Stated exercise – Find the line containing "Based on this", then return it and every line after it through the end of the records, exactly. Leave out pictures.

Task material –
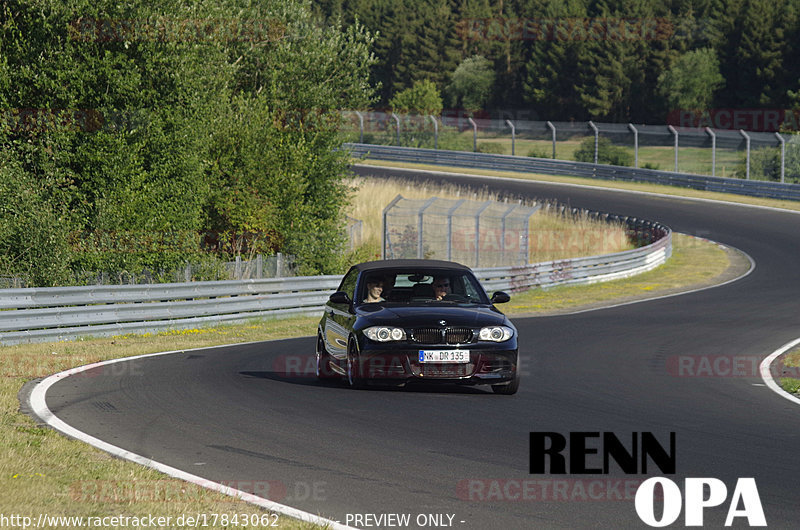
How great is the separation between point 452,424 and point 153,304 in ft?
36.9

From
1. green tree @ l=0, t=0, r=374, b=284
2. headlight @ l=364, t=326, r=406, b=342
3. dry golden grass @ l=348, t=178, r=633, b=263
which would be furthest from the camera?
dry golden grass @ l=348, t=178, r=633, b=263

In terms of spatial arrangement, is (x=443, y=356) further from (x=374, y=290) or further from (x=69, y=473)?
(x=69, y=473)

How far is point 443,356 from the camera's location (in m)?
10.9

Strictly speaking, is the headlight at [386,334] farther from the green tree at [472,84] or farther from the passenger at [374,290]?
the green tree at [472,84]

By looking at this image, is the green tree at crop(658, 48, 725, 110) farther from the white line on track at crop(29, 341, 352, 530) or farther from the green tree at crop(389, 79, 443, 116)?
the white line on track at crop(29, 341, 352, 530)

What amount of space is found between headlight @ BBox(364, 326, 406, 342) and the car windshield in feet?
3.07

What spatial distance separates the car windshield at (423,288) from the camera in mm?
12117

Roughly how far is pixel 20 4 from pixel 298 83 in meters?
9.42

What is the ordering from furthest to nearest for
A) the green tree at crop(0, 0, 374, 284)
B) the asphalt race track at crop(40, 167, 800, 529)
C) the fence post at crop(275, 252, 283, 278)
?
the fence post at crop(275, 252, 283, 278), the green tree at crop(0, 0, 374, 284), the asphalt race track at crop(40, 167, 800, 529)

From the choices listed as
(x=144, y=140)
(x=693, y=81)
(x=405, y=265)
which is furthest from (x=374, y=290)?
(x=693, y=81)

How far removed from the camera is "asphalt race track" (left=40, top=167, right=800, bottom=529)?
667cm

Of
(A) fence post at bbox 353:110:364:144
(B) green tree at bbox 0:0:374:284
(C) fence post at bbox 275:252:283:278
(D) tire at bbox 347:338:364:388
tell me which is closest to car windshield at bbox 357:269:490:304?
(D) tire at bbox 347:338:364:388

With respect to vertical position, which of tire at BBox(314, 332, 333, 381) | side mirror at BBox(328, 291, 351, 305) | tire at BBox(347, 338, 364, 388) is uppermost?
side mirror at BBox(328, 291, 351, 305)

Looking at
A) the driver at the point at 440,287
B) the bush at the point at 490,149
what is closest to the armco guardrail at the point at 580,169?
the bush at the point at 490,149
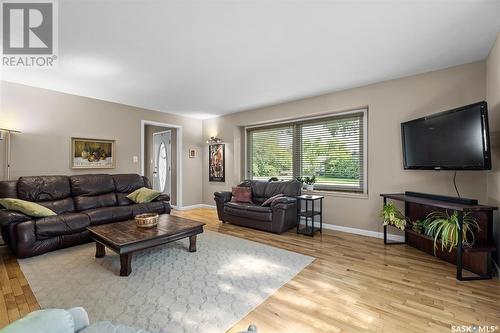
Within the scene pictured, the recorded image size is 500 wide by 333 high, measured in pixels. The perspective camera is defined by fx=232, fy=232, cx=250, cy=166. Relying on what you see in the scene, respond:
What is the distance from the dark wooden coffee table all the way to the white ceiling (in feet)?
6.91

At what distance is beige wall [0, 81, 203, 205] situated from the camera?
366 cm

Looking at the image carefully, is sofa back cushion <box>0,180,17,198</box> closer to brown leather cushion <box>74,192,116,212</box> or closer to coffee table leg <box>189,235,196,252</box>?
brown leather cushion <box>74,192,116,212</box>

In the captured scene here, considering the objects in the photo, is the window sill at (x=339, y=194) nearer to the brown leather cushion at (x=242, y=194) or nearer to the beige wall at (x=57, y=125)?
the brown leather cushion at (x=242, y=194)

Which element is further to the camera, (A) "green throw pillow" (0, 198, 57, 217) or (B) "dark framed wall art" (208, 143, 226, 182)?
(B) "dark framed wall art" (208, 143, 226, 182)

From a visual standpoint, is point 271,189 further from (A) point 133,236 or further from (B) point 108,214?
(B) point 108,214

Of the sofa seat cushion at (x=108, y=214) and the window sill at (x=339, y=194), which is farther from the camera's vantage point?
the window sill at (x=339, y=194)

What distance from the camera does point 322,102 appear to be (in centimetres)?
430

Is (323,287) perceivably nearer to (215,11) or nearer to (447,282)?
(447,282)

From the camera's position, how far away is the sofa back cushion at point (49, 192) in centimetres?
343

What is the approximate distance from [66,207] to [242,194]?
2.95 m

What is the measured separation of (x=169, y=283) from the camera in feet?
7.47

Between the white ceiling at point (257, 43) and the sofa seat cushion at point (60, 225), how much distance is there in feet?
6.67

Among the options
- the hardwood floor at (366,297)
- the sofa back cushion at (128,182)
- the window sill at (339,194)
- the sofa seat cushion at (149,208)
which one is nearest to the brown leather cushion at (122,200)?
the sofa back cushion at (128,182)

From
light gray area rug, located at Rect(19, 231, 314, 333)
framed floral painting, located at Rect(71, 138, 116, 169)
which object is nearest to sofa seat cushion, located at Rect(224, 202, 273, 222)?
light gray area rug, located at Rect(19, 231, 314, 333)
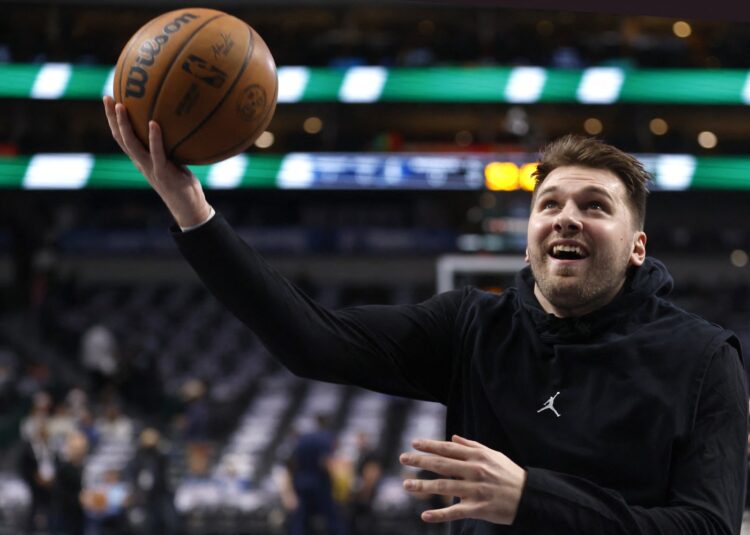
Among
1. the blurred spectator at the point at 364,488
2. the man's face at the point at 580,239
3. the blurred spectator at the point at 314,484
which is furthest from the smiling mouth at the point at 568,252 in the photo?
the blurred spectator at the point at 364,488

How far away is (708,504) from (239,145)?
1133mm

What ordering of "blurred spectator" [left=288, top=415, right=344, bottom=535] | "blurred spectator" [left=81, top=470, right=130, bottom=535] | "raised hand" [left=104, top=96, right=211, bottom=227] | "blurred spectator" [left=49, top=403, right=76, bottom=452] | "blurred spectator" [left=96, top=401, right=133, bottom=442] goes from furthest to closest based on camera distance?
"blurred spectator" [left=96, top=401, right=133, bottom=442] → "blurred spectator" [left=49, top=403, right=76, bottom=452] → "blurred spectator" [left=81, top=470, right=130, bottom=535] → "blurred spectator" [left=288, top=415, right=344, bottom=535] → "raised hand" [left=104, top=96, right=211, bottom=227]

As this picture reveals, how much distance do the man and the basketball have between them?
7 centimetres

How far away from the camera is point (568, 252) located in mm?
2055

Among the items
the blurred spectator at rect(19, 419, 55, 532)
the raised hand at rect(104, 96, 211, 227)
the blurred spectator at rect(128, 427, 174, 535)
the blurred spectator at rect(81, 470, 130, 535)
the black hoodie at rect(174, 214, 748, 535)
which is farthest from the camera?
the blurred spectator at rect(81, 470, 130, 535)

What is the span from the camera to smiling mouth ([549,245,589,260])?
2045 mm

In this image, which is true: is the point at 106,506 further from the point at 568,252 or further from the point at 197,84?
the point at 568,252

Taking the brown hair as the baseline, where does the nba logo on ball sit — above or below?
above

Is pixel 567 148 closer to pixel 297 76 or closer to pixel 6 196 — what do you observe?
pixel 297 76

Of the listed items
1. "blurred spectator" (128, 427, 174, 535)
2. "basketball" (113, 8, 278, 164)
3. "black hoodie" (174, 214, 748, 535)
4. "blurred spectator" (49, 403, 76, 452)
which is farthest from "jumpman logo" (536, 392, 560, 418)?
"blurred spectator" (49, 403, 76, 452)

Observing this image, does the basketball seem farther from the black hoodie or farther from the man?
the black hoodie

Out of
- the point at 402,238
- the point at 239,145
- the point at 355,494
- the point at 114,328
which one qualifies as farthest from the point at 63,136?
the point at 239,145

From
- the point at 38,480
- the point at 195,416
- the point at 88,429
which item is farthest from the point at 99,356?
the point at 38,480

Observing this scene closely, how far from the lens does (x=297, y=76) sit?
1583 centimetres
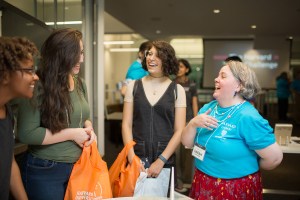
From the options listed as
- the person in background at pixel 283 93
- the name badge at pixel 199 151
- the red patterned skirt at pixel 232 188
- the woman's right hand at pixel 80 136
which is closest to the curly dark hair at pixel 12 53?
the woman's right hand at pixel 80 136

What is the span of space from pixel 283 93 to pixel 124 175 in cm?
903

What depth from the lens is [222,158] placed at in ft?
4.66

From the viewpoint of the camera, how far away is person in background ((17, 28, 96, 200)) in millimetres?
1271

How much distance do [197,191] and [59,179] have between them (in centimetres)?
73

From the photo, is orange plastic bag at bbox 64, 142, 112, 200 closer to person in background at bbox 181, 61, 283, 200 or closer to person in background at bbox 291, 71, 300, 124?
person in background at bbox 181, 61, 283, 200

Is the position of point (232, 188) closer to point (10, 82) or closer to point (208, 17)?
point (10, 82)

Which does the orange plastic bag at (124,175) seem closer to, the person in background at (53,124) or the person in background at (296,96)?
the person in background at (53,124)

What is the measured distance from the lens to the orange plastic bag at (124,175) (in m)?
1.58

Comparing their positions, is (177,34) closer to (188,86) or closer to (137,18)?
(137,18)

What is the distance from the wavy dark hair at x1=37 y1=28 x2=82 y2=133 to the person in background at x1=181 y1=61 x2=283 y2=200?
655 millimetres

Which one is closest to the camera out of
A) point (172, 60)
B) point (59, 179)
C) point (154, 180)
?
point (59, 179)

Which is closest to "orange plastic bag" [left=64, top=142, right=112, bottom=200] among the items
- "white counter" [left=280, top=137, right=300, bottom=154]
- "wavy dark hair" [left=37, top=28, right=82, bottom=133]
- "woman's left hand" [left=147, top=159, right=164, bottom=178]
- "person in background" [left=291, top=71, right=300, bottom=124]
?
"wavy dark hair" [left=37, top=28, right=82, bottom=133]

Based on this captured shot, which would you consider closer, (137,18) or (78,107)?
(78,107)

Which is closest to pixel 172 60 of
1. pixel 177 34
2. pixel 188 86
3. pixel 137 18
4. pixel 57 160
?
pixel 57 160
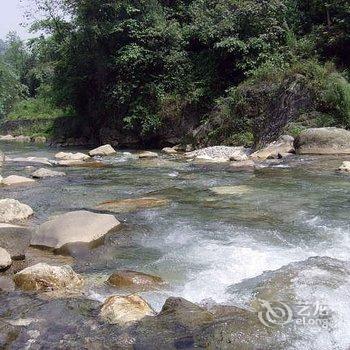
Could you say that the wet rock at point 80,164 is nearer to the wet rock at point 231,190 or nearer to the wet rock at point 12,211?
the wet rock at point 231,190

Reply –
Based on this captured shot, which would you consider closer, (137,18) or (78,107)?
(78,107)

Which is closest to pixel 172 60 of
1. pixel 177 34
2. pixel 188 86
3. pixel 137 18
4. pixel 57 160
?
pixel 57 160
Could you say that the wet rock at point 80,164 is nearer to the wet rock at point 231,190 or nearer to the wet rock at point 12,211?
the wet rock at point 231,190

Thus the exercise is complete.